Charm the snake before it bites you

June 22, 2016 by Geoff Leave a Comment

Many people, because they aren’t Christians, miss out on the Bible’s clever stories, wise observations, and lack of -”ism” based ideas.

Many contemporary Christians miss the same simply because they don’t read the whole Bible.

An enigmatic Old Testament character named “The Preacher” made these observations:

Ecclesiastes 10:8-12 He who digs a pit will fall into it, and a serpent will bite him who breaks through a wall. (9) He who quarries stones is hurt by them, and he who splits logs is endangered by them. (10) If the iron is blunt, and one does not sharpen the edge, he must use more strength, but wisdom helps one to succeed. (11) If the serpent bites before it is charmed, there is no advantage to the charmer. (12) The words of a wise man’s mouth win him favor, but the lips of a fool consume him.

One of the fun things about saying collections observing the various connections between the sayings.

In 10:8-9, hard work seems to be fraught with danger.

In 10:10, wisdom makes work easier as a sharp ax makes splitting logs easier.

In 10:11, wisdom, used at the right time can also protect you from the serpent. The charms of the snake charmer being the metaphor for wisdom.

In 10:12, the words of the wise win them favor, like the words of the charmer win them safety.
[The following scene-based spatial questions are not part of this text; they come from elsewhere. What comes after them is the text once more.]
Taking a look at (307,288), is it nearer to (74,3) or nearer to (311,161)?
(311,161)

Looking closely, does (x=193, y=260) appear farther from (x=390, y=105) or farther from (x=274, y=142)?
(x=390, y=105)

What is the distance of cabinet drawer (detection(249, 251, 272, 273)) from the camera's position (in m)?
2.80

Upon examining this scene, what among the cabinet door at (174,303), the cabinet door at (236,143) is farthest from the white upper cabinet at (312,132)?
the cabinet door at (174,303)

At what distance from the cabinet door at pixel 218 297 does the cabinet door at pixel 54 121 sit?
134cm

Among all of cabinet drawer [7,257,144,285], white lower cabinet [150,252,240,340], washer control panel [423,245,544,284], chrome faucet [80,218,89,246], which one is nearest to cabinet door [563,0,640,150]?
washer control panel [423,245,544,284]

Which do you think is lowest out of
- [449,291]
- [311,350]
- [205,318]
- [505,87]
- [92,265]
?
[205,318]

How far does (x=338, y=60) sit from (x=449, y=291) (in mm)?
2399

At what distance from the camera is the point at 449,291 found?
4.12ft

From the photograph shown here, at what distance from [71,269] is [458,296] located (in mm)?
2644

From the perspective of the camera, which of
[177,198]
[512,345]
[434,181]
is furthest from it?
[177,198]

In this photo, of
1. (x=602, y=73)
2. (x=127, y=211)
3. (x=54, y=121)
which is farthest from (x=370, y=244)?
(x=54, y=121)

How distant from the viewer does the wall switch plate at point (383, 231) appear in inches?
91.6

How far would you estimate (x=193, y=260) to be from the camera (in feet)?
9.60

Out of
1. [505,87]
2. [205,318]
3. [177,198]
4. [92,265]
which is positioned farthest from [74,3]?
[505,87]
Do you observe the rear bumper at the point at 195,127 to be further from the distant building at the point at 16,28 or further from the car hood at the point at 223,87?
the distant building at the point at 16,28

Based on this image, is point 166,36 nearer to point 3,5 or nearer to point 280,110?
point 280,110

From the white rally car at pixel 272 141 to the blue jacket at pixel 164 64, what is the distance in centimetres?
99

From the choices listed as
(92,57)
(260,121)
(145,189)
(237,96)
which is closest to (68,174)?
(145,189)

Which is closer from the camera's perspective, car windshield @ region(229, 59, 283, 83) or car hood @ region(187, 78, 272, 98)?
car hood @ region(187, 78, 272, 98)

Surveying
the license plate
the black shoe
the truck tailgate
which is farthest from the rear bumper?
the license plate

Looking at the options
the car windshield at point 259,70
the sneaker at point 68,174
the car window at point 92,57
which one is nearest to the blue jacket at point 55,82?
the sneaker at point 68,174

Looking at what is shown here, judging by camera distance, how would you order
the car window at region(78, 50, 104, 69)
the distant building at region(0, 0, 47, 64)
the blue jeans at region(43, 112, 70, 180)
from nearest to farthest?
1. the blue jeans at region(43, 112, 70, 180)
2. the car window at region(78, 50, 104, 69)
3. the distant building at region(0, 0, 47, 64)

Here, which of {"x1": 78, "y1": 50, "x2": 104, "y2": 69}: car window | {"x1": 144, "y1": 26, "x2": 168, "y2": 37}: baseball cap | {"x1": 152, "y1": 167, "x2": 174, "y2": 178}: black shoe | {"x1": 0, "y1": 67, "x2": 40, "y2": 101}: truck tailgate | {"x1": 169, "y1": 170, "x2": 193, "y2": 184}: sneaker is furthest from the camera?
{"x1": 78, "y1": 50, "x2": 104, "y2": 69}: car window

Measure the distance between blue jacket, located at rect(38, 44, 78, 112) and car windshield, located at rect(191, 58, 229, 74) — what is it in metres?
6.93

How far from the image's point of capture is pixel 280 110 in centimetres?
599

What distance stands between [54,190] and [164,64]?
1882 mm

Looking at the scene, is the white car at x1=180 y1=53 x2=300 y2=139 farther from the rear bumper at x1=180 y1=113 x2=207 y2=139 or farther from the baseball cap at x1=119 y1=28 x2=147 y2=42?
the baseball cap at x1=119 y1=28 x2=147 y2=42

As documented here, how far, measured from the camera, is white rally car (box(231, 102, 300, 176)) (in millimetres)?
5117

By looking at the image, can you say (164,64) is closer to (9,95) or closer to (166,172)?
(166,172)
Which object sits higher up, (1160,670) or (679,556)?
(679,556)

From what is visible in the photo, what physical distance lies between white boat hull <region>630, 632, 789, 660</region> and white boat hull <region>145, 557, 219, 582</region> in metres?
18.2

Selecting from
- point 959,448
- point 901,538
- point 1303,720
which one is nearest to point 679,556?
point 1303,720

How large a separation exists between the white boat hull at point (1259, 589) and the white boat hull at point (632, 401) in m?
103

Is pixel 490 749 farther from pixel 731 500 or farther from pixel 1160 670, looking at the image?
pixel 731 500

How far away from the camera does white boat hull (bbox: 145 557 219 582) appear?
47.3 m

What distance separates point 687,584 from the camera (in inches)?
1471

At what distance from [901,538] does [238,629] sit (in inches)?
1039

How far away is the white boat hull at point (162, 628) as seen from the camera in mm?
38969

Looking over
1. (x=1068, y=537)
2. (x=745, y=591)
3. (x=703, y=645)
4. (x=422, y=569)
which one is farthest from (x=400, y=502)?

But I want to focus on verse 11.

Wisdom can keep you from danger but there are two conditions:

  1. Have the skills in advance, snake charming won’t help those who haven’t practiced.

  2. Use them when the opportunity strikes (or when you don’t want it to strike as the case may be).

Scott Adams talked about this:

Success isn’t magic; it’s generally the product of picking a good system and following it until luck finds you.1

By system he means a collection of habits, thought patterns, and useful skills at which you improve regularly.

Snake charming (not a real skill) seems silly unless you live in a world where snakes hide behind walls. Similarly, investing seems silly for somebody with low income until they suddenly have more income and have learned the ropes.

References

1Adams, Scott. How to Fail at Almost Everything and Still Win Big: Kind of the Story of My Life (p. 95). Penguin Publishing Group. Kindle Edition.